GESUNDHEITSZENTREN FÜR KINDER
Mehr Kinderärzte im 20. Bezirk gefordert

Eigene Zentren für die Kinder-Gesundheit sollen Krankheiten vorbeugen und frühzeitig bekämpfen können.
  • Eigene Zentren für die Kinder-Gesundheit sollen Krankheiten vorbeugen und frühzeitig bekämpfen können.
  • Foto: MEV Verlag GmbH
  • hochgeladen von Kathrin Klemm

Neos fordert bei jedem Bildungsgrätzl ein Zentrum mit Kinderärzten – auch in der Brigittenau.

von Karl Pufler und Kathrin Klemm

BRIGITTENAU. Laut Neos gibt es in Wien zu wenig Kassen-Kinderarztstellen. Die Partei verweist darauf, dass immer mehr Kinder an Übergewicht oder Zucker leiden und Impflücken bestehen. Um dies zu bekämpfen, stehen in der Brigittenau vier Kinderärzte mit Kassenvertrag zur Verfügung.
Zu wenig, wie die pinken Politiker meinen. Um die Situation zu verbessern, fordern sie Primärversorgungs-Einheiten (PVE) für Kinder und Jugendliche. Konkret soll bei jedem der derzeit 15 Bildungsgrätzl in Wien ein solches Gesundheitszentrum entstehen. Hier sollen Fachärzte für Kinder- und Jugendheilkunde mit anderen Spezialisten, wie etwa Psychologen und Logopäden, zusammenarbeiten. Vorteil wäre, dass mehrere Ärzte an einem Standort und längere Öffnungszeiten als bei normalen Praxen gewährleistet sind.

„Die Bildungsgrätzl wären der ideale Standort für solche Gesundheitszentren“, sind sich die Pinken sicher. In der Brigittenau gibt es aktuell die zwei Bildungsgrätzl "Spielmanngasse" und "Wallensteinplatz". Diese vereinen verschiedene Schulen und Bildungseinrichtungen in der Brigittenau.

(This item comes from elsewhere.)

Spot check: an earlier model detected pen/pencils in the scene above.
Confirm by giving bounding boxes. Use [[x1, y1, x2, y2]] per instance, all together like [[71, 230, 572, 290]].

Zusätzliche Praxen geplant

Die Wiener Gebietskrankenkasse (WGKK) verweist darauf, dass es vor dem Hintergrund der laufenden Reform der Sozialversicherung schwierig ist, etwas über künftige Projekte zu sagen. Man kann den Entscheidungen der neuen Österreichischen Gesundheitskasse nicht vorgreifen. Vorschlägen für konkrete Umsetzungen stehe man offen gegenüber. Geplant sind 36 PVE, die bis 2025 in medizinisch unterversorgten Gebieten angesiedelt werden. Im 20. Bezirk etwa zwei im Gebiet Zwischenbrücken–Höchstädtplatz und Brigittaplatz–Wallensteinstraße–Lorenz-Müller-Gasse–Wexstraße.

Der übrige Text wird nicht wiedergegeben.